Intelligent Reasoning

Promoting, advancing and defending Intelligent Design via data, logic and Intelligent Reasoning and exposing the alleged theory of evolution as the nonsense it is. I also educate evotards about ID and the alleged theory of evolution one tard at a time and sometimes in groups

Monday, March 09, 2015

Alan Fox, Proud to be Ignorant

- As if I need to keep saying this- Alan Fox is one ignorant asshole and apparently proud of it. Now Alan spews:
The distinction between natural selection and artificial selection is, well, artificial. It’s essentially the same process.
LoL! What an ignorant thing to say. No Alan, the two processes are quite different. Natural selection is a process of elimination in which whatever is good enough survives. In contrast is artificial selection in which desired traits are actually selected for.


Clueless evoTARDs think nature selects because the word "selection" is part of natural selection.

From "What Evolution Is" page 117:
What Darwin called natural selection is actually a process of elimination.
Page 118:
Do selection and elimination differ in their evolutionary consequences? This question never seems to have been raised in the evolutionary literature. A process of selection would have a concrete objective, the determination of the “best” or “fittest” phenotype. Only a relatively few individuals in a given generation would qualify and survive the selection procedure. That small sample would be only to be able to preserve only a small amount of the whole variance of the parent population. Such survival selection would be highly restrained.
By contrast, mere elimination of the less fit might permit the survival of a rather large number of individuals because they have no obvious deficiencies in fitness. Such a large sample would provide, for instance, the needed material for the exercise of sexual selection. This also explains why survival is so uneven from season to season. The percentage of the less fit would depend on the severity of each year’s environmental conditions.

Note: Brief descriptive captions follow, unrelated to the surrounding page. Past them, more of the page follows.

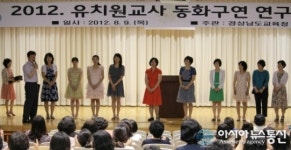 경남교육청, ‘동화 구연 연구대회’ 열어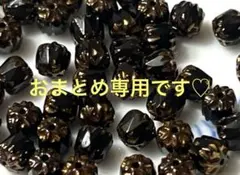 4点おまとめ専用です♡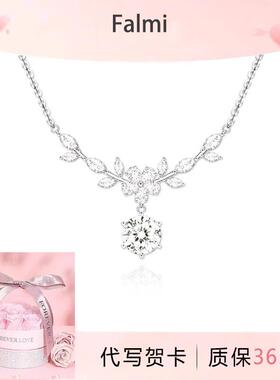 新款纯银999项链女穗穗平安轻奢小众2024爆款配饰礼物送女友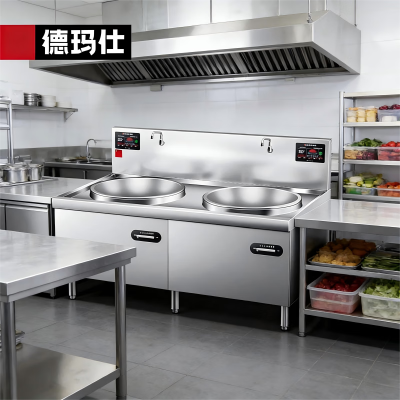 德玛仕智能变频电磁炉 DM-8008 快速加热节能静音时尚简约设计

It's funny watching evos continue to misunderstand the very idea they are supposed to be defending.

Natural selection could never produce the dog breeds we observe. It can undo what artificial selection has done but it cannot do what artificial selection can do. The two processes are very different and onloy ignorant assholes, like Alan Fox, say otherwise.

2 Comments:

  • At 10:26 PM, Blogger Unknown said…

    Sorry Joe, but your ignorance is profound (and often profane).

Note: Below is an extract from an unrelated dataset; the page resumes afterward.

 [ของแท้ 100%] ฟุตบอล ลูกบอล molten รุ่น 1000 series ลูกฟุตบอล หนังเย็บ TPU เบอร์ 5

    Natural selection is about the differential survival of traits, for whatever reason (stronger, hide better, produce more sperm, deceive the opposite sex, etc. ). Artificial selection is just another selection criteria.

    If we intentionally breed for traits that result in hairless cats with huge taliwackers, they will increase in numbers as long as the variation is available to work on. The fact that they may not be able to reproduce without our help (eg. The bulldog) is immaterial. As long as humans are willing to assist, their fitness is guaranteed. In this respect, human intervention is simply part of their environment. No different than temperature, rainfall or competition for food.

     
  • At 8:07 AM, Blogger Joe G said…

    The ignorance is all yours, assface.

    Natural selection is eliminative. Artificial selection is an actual selection process. Natural selection could never produce dog breeds- never.